ISBN 978-88-92642-45-4
 
La copertina e, sotto, una pagina del volume
Il segnalibro col logo dell'ANVGD - Comitato Provinciale di Udine che ha dato il patrocinio alla originale presentazione nella libreria Ubik di Trieste
 
Ecco l'interessante e lungo intervento di presentazione del professor Giuseppe Benelli.

La cartolina della copertina col tricolore, con due vedute di Trieste e sotto la scritta «Saluti da Trieste italiana», ricorda il 26 ottobre 1954, quando le truppe italiane entrarono a Trieste. È una data importante perché segna per l’Italia la fine della seconda guerra mondiale, nove anni dopo che si era conclusa sui campi di battaglia. In quel giorno il generale Winterton sale sulla nave da guerra su cui si era già imbarcato l’ultimo contingente di truppe inglesi, mentre il generale Edmondo De Renzi entra nella città. Trieste esce così definitivamente dalla guerra. «Eravamo tornati ogni anno come in pellegrinaggio – scrive Maria Luisa Bressani - e alla vigilia del 4 novembre ‘54, ritorno di Trieste all’Italia, nell’unica stanza d’albergo dove dormimmo tutti e quattro, mio padre andò avanti e indietro tutta la notte. Il giorno dopo i bersaglieri in corsa tra la folla scaldavano come il sole. E quel 5% di sloveni che temevano ripercussioni simili a ciò che loro avevano fatto, dovettero ricredersi: non gli fu torto un capello».

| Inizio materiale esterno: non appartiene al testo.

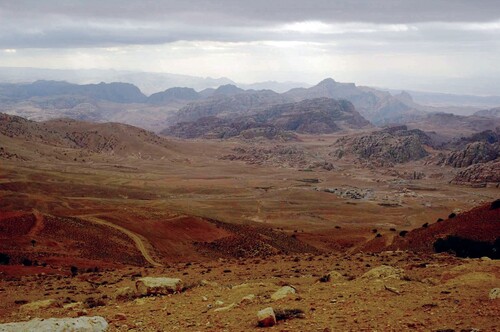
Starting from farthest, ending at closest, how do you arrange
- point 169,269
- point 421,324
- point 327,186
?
point 327,186
point 169,269
point 421,324

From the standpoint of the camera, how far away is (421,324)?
12.6 meters

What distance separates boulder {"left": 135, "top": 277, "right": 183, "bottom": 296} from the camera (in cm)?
1914

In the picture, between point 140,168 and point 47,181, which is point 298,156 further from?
point 47,181

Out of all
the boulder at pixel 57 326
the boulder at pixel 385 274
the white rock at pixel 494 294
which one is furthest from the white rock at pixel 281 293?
the white rock at pixel 494 294

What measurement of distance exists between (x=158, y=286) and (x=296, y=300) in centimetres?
612

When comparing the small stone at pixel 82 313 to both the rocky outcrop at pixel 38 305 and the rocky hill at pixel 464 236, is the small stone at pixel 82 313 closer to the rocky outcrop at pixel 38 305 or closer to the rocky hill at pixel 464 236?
the rocky outcrop at pixel 38 305

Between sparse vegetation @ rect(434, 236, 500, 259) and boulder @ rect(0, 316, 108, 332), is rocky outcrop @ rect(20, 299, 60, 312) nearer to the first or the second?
boulder @ rect(0, 316, 108, 332)

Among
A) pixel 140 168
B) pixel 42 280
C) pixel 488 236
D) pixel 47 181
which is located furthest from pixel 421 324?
pixel 140 168

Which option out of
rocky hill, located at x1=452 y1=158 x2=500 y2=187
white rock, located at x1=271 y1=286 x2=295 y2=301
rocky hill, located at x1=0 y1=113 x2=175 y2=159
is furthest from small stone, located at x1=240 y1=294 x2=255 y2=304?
rocky hill, located at x1=0 y1=113 x2=175 y2=159

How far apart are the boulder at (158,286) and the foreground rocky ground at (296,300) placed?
12.8 inches

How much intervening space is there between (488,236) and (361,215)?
171ft

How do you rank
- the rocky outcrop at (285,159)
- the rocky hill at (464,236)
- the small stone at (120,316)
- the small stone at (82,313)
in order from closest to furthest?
the small stone at (120,316) < the small stone at (82,313) < the rocky hill at (464,236) < the rocky outcrop at (285,159)

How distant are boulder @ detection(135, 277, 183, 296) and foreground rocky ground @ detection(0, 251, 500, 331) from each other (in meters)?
0.32

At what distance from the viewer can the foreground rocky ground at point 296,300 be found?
13.3 meters
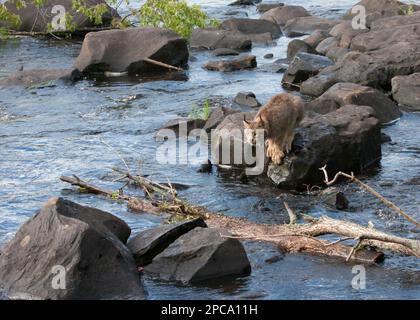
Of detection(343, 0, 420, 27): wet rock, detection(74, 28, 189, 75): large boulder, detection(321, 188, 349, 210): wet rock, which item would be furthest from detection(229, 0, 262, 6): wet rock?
detection(321, 188, 349, 210): wet rock

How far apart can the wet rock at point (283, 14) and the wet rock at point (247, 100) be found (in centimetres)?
850

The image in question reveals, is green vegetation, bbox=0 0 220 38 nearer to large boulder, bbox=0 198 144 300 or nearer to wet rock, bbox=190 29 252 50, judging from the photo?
wet rock, bbox=190 29 252 50

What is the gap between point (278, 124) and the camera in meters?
11.3

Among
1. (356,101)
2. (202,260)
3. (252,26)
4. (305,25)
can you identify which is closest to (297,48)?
(252,26)

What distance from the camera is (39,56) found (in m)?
20.0

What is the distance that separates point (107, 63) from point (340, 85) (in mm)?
5331

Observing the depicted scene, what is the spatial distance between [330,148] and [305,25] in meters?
11.5

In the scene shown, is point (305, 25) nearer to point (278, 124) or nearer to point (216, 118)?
point (216, 118)

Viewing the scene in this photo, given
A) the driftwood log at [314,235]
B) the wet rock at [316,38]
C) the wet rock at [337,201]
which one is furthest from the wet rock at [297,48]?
the driftwood log at [314,235]

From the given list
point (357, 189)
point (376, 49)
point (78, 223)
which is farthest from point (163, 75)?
point (78, 223)

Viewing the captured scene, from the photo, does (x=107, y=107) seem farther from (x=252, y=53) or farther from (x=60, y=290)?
(x=60, y=290)

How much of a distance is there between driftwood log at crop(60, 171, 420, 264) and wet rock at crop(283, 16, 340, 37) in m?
12.7

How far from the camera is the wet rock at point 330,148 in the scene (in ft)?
37.7

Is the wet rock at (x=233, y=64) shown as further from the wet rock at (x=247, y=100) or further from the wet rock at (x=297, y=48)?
the wet rock at (x=247, y=100)
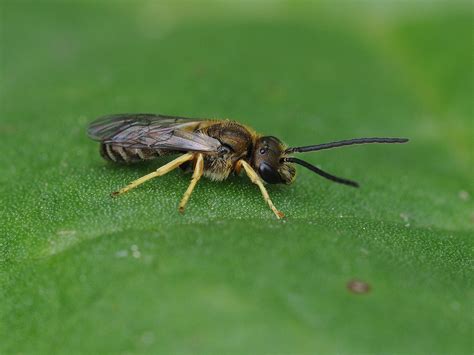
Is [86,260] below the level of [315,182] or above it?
above

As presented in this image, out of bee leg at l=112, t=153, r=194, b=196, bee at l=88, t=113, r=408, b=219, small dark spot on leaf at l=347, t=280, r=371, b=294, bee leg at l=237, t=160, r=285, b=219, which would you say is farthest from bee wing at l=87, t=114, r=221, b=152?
small dark spot on leaf at l=347, t=280, r=371, b=294

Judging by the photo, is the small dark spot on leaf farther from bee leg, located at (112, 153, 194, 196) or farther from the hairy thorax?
bee leg, located at (112, 153, 194, 196)

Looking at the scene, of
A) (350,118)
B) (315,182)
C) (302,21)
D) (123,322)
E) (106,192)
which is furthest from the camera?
(302,21)

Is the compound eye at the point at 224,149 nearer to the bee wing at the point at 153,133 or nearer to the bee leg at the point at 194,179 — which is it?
the bee wing at the point at 153,133

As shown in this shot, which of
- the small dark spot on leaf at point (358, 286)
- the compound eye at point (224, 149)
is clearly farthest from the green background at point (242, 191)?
the compound eye at point (224, 149)

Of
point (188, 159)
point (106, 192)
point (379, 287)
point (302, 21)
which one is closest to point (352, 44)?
point (302, 21)

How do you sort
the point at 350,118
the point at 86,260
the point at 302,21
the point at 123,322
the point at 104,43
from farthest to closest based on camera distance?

        Poche città italiane, tra la metà dell’Ottocento e la metà del secolo successivo, hanno sviluppato una civiltà della portata di quella di Trieste. Questo luogo di confine, abitato in parte da italiani e in parte da popolazioni affluite da varie parti del nostro continente, ha espresso opere poetiche, letterarie, artistiche di eccezionale qualità. Per l’autrice Trieste è «città-simbolo di tolleranza con le sue tante chiese di culti diversi: San Spiridione Serbo-Ortodossa, S. Nicolò Greco- Ortodossa, la Neogotica Evangelica Augustana, S. Michele Anglica­na, la Sinagoga di S. Francesco. E oltre alla città vecchia, ebraica, ha la dolente Risiera S. Sabba, un tempio dove pregare per il futuro. La dominano la Cattedrale e il Castello di San Giusto martire, per la sua festa coperto di vite rossa. Nel bianco Carso quando la vite ver­gine rosseggia si dice: “È il sangue dei nostri martiri”. La domina il Santuario del Grisa dove ho trovato un dépliant con il testamento dell’Arcivescovo Antonio Santin, testimone di due guerre mondiali: “Ho assistito allo strazio della mia povera terra e delle nostre buone popolazioni. Le foibe sono calvari con il vertice sprofondato nelle viscere della terra... Quello che tutti ci unisce e ci fa ricchi è l’amore”».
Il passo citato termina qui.